Ruins of the Lehigh Tannery

April 5th, 2010

From the park information plaque:

Hemlock bark provided the tannic acid used to cure as many as 50,000 hides a year, making this the second largest tannery in America during this era. The river and the forest paid an enormous price for the Tannery's good fortune. Wastes dumped into the river turned it black. Logging created a landscape littered with the debris of abandoned trees cut only for their bark. In 1875, an uncontrollable fire ignited and swept across the forest floor, engulfing and forever destroying the tannery.
On a lighter note, I just met some college kids out on a photojournalism assignment. They were excited by the encounter, but they did have one regret: "Man, I wish we had some weed to share with this guy."


  1. Mom says:

    Here’s a connection between tanneries in this part of Pennsylvania and Morganton, NC (Matt’s mom’s hometown). Around the turn of the 20th century, members of the Pennsylvania Kistler and Lesh families established the Burke Tannery in Morganton, in western North Carolina. The trees in Pennsylvania had been over-timbered, and the NC mountains offered rich forests. The Burke Tannery operated from 1902 – 1921 and was the largest tannery in the South.
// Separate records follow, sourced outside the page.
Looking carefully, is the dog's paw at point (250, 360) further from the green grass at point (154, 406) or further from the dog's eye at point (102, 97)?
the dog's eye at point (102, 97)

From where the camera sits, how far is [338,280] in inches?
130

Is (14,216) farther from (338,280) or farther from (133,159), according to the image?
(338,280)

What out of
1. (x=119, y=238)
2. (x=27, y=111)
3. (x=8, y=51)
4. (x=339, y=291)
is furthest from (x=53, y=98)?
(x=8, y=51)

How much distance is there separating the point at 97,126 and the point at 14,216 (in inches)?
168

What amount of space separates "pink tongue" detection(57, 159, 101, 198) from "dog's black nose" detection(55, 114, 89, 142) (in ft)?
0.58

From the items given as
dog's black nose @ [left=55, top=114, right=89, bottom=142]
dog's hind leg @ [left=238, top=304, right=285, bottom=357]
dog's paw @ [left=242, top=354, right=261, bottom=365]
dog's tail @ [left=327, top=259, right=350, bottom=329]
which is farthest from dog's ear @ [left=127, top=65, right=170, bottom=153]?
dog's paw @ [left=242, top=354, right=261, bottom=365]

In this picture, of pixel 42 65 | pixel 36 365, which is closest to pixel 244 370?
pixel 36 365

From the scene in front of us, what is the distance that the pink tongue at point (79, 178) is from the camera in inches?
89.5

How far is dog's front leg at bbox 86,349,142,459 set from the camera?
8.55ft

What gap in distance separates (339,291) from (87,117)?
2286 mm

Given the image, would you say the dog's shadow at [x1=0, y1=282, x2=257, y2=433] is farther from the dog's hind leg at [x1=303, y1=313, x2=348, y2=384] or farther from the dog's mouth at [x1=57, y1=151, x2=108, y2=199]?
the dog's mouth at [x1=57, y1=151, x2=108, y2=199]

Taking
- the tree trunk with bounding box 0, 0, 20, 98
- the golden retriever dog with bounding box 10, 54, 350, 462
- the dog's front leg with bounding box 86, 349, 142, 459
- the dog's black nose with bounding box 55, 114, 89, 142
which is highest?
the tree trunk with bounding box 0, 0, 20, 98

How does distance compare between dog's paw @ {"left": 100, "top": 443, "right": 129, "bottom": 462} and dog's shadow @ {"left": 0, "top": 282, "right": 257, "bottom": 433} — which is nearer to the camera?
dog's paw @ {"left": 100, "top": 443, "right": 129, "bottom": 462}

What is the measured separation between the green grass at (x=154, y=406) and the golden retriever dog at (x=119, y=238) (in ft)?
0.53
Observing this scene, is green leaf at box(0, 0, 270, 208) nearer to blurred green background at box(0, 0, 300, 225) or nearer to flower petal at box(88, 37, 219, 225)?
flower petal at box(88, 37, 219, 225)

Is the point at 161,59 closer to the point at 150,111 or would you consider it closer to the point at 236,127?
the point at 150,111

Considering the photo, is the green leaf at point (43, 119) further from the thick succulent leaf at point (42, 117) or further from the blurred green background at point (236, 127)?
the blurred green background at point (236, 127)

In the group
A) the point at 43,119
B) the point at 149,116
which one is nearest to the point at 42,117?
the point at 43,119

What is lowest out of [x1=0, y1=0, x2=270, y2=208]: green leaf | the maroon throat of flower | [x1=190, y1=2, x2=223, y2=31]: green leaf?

The Kistler and Lesh families married into old Burke families, including some of our kin. You can always count on a southern mother to tell you these things.

  2. UncleAlan says:

    If tannic acid was the cure, what was the disease?

  3. Jonathan says:

    Dear Uncle Alan,


  4. Zach says:

    This comments page has a dynamic similar to that of a Green family Passover Seder.